▶ _WHAT YOU NEED TO DO_
Starting with the line that contains "body_size: 1763", copy out each line through the end of the entries below, exactly as written, and nothing else.

▶ _DATASET_

##########

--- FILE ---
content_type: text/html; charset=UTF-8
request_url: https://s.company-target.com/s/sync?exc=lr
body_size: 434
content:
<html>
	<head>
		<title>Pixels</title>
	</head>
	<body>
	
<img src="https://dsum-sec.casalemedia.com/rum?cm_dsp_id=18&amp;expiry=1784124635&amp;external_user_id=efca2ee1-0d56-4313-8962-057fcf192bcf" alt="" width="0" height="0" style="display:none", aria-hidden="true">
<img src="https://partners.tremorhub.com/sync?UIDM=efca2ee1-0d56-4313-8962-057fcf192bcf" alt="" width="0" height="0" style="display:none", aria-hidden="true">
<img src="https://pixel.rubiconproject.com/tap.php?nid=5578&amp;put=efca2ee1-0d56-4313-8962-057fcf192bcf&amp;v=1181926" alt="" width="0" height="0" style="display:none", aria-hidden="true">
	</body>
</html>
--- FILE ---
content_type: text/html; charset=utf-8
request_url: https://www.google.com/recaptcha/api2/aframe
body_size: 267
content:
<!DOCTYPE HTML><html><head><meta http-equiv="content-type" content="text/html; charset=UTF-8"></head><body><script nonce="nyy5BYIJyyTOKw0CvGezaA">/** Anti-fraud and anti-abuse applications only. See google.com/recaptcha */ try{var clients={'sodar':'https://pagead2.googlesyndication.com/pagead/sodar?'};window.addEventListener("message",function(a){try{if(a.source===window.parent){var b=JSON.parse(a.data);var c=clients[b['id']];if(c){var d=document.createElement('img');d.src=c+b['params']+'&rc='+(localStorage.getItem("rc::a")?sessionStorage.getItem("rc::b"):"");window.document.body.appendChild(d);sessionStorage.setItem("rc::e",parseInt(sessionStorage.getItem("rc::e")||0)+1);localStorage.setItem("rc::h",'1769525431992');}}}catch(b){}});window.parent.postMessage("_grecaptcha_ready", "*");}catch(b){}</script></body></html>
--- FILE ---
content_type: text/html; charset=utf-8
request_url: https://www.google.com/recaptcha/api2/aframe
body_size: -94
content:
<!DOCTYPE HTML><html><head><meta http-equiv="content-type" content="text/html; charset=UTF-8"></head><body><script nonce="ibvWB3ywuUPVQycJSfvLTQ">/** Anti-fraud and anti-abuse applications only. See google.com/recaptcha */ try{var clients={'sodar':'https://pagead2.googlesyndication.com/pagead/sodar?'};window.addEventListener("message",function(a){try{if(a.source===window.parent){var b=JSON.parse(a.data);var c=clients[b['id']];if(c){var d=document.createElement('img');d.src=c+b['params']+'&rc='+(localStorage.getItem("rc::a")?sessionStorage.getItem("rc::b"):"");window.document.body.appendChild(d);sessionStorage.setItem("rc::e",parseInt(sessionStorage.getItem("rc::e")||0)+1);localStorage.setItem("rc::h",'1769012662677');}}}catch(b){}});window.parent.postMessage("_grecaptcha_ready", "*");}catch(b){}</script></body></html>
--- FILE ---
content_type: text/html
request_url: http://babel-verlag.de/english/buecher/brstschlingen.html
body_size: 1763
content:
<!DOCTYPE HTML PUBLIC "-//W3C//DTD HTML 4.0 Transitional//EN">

##########

▶ _ANSWER SECTION_
body_size: 1763
content:
<!DOCTYPE HTML PUBLIC "-//W3C//DTD HTML 4.0 Transitional//EN">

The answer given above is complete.